Log File Analyser General
User Guide
Introduction
The Screaming Frog Log File Analyser was developed to help SEOs analyse log files to gain invaluable insight into search bot crawl activity. It’s a desktop application that you can download and install locally on a PC, Mac or Linux machine, that allows you to drag and drop your raw access log files into the interface for analysis.
The Log file Analyser is free for analysing up to 1,000 log events in a single project. If you’d like to analyse more than 1,000 log events and have multiple projects, then you can purchase a licence for £99 (GBP) per year.
The ‘Imported URL Data’ feature where you can upload and match data which have the same URLs (a VLOOKUP, without the required knowledge) is completely unlimited in the free version.
Read our 22 Ways To Analyse Logs Using The Log File Analyser guide for inspiration on how to analyse data.
Installation
The Screaming Frog Log File Analyser can be downloaded and installed by clicking on the download button and then running the installer.
The minimum specification required is a PC, Mac or Linux machine able to run Java 17 with at least 2GB of RAM free. As the application is installed and runs locally, the size of the log file you can import will be dependent on your own machine’s hard drive space. We recommend at the very minimum 1GB of free space, but it will be dependent on the size of the logs.
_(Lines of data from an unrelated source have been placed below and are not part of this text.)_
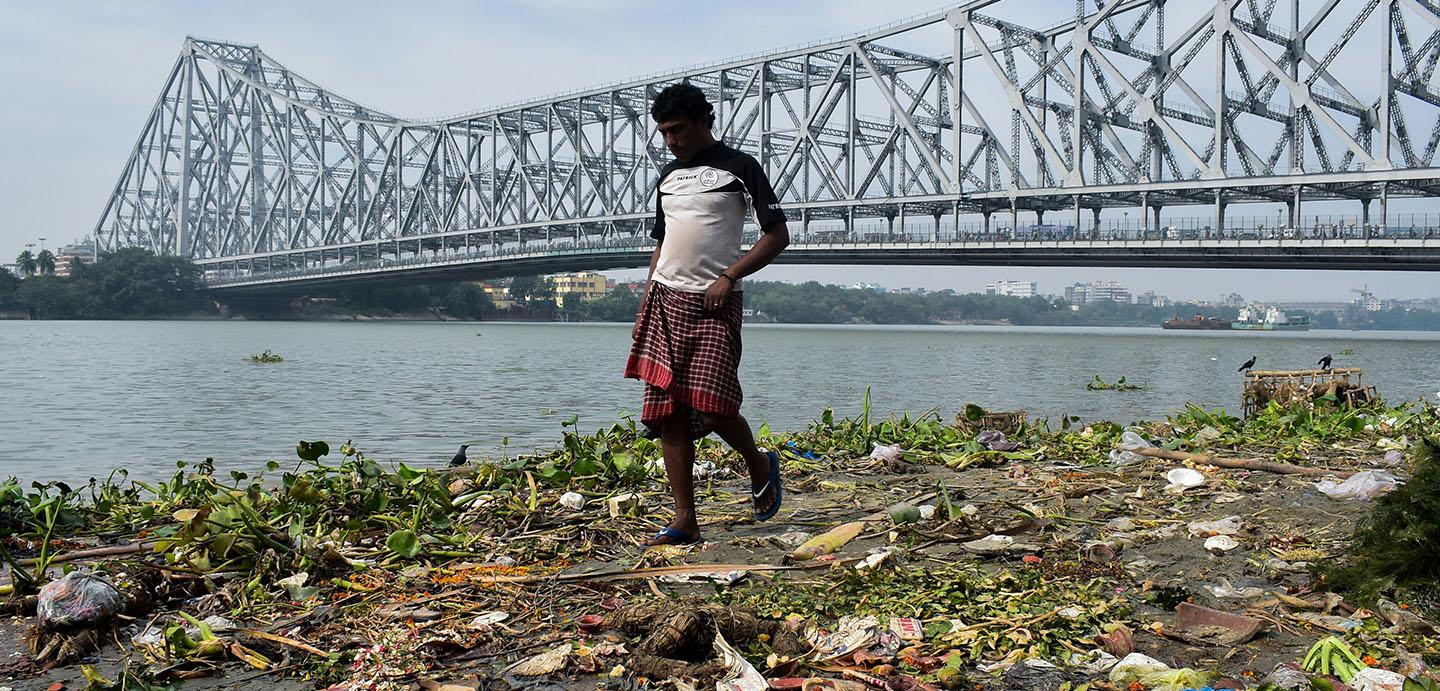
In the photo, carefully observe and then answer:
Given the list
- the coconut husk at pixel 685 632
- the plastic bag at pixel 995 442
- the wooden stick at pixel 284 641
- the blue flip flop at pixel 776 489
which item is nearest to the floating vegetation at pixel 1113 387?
the plastic bag at pixel 995 442

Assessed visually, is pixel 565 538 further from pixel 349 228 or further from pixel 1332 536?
pixel 349 228

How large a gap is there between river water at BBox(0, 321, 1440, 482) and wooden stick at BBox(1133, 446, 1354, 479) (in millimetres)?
4574

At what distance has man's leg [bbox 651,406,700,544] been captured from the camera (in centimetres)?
324

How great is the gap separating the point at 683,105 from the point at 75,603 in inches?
80.7

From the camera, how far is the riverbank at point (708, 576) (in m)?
2.19

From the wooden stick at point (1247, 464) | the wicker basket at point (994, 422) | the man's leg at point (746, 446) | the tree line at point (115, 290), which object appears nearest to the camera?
the man's leg at point (746, 446)

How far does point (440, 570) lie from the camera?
2910mm

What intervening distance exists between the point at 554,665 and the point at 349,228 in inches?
3458

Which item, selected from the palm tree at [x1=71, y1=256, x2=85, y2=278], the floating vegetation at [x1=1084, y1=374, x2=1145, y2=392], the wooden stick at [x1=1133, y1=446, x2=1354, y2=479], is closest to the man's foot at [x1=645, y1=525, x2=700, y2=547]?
the wooden stick at [x1=1133, y1=446, x2=1354, y2=479]

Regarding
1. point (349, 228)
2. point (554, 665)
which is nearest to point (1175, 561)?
point (554, 665)

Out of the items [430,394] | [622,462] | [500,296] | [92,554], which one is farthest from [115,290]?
[92,554]

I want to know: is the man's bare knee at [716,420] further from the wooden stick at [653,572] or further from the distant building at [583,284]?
the distant building at [583,284]

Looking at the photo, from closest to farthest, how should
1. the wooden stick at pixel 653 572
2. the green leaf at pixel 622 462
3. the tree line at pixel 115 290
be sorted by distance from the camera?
the wooden stick at pixel 653 572 → the green leaf at pixel 622 462 → the tree line at pixel 115 290

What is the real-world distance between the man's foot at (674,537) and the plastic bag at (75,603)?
4.65ft
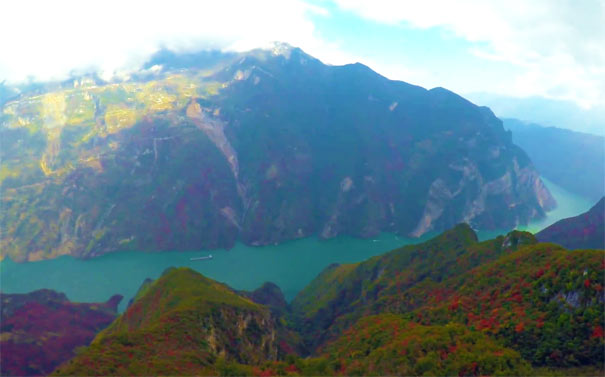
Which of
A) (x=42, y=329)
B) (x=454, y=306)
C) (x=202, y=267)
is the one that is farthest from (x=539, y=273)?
(x=202, y=267)

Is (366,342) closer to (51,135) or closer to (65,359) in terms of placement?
(65,359)

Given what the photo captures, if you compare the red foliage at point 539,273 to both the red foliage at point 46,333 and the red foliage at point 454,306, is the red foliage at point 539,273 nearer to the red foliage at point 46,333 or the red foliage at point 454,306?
the red foliage at point 454,306

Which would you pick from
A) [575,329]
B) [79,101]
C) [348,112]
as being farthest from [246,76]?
[575,329]

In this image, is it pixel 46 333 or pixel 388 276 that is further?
pixel 388 276

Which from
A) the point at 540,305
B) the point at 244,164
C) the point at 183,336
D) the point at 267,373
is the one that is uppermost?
the point at 244,164

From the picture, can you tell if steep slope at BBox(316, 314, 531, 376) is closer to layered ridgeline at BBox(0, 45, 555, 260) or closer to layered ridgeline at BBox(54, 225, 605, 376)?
layered ridgeline at BBox(54, 225, 605, 376)

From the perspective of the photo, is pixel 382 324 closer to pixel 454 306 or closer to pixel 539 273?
pixel 454 306
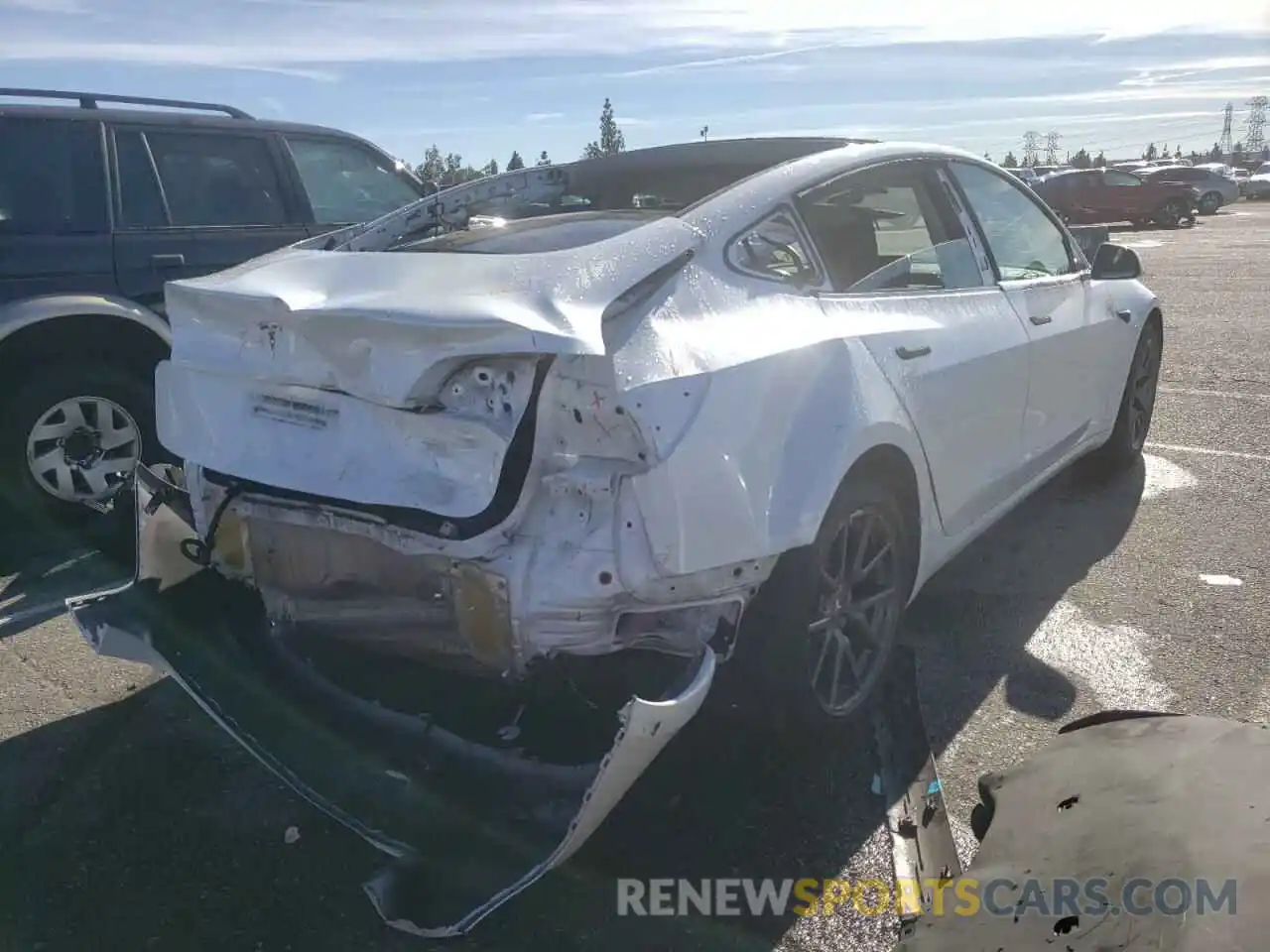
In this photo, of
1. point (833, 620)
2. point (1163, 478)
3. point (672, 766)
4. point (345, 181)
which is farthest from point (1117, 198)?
point (672, 766)

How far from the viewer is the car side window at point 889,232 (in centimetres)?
341

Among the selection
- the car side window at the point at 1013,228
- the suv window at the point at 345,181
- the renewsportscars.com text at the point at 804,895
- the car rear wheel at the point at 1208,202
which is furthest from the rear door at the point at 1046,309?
the car rear wheel at the point at 1208,202

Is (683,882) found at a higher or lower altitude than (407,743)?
lower

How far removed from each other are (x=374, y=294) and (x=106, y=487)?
3317 millimetres

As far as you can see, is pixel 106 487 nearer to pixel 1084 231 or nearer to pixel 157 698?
pixel 157 698

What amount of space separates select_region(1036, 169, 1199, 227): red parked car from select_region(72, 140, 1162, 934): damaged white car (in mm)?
27887

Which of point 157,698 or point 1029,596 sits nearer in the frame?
point 157,698

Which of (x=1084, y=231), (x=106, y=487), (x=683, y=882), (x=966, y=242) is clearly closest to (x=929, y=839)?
(x=683, y=882)

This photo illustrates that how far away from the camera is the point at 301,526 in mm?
2990

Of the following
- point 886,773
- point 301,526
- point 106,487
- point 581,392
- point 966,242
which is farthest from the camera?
point 106,487

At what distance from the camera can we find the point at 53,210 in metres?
5.37

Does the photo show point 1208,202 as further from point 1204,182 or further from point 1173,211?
point 1173,211

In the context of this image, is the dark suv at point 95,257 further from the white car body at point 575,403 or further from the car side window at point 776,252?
the car side window at point 776,252

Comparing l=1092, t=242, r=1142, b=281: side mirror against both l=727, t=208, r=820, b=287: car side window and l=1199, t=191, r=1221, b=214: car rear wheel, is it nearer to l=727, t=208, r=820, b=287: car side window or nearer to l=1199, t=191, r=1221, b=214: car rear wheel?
l=727, t=208, r=820, b=287: car side window
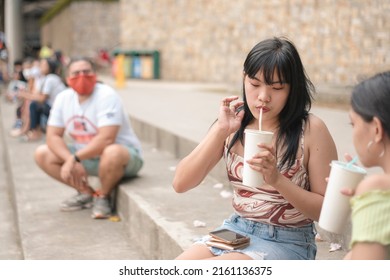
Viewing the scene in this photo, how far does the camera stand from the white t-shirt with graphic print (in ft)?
17.2

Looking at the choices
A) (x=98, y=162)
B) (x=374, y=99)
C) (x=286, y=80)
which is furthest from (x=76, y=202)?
(x=374, y=99)

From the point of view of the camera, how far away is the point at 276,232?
279 centimetres

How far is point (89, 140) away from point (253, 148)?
3117mm

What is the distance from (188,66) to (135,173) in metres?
16.0

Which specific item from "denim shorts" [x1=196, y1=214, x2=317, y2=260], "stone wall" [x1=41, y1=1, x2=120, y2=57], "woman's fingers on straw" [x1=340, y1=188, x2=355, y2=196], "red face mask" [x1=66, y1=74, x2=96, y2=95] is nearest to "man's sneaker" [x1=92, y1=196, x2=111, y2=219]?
"red face mask" [x1=66, y1=74, x2=96, y2=95]

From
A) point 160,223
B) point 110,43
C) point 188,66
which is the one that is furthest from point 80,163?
point 110,43

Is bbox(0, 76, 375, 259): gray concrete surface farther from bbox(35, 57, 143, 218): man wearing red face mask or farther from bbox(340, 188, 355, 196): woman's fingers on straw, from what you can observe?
bbox(340, 188, 355, 196): woman's fingers on straw

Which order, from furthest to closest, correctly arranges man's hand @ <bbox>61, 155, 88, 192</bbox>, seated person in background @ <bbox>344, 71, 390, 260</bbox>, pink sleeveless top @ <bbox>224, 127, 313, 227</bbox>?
man's hand @ <bbox>61, 155, 88, 192</bbox> < pink sleeveless top @ <bbox>224, 127, 313, 227</bbox> < seated person in background @ <bbox>344, 71, 390, 260</bbox>

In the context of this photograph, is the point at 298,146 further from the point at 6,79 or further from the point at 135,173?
the point at 6,79

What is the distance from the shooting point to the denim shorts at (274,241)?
2697mm

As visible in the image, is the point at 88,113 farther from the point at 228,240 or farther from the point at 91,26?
the point at 91,26

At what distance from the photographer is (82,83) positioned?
5227 millimetres

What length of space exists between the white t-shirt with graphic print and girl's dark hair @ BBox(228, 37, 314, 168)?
2479 millimetres

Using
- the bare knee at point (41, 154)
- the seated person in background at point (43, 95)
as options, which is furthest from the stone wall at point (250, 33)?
the seated person in background at point (43, 95)
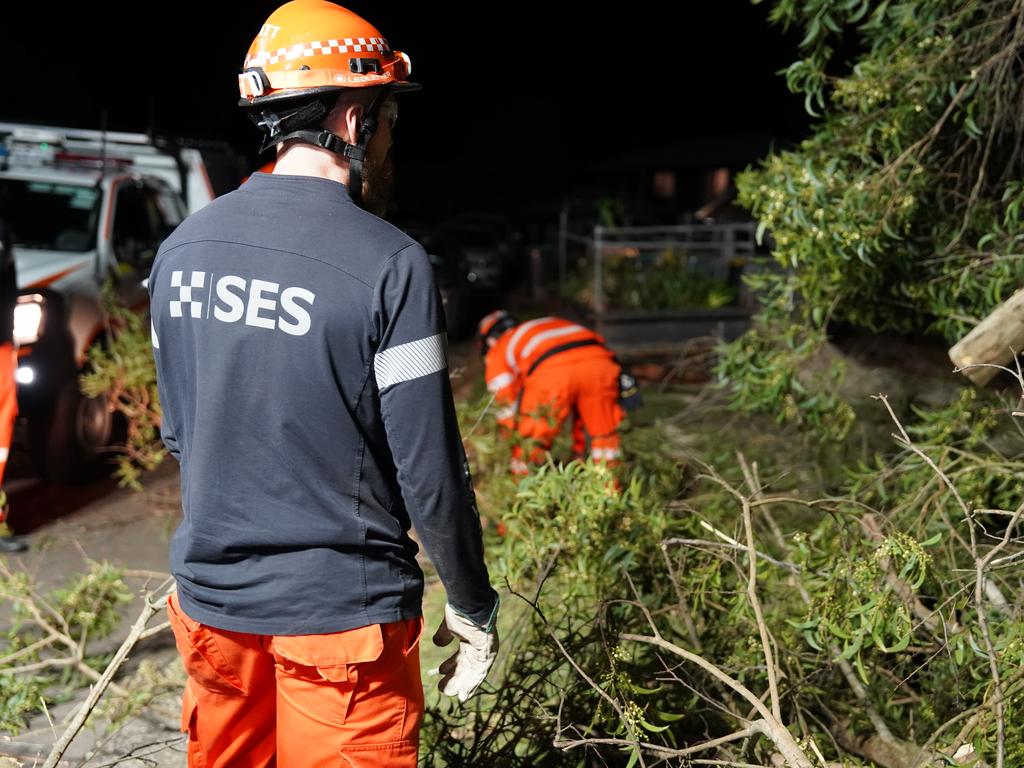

For the best possible speed of importing log files, reading, filtering and sorting data, we highly recommend super fast solid-state drives (SSD’s). SSD’s significantly speed up the reading of log file files and generation of reports and views within the software.
Projects
A new project is created when you import a log file. In the free version of the tool, you’re limited to a single project. In the paid version, you can have as many projects as you like. We recommend creating separate projects for each website and adding log files to the project over a period of time. However, how you use projects is up to you!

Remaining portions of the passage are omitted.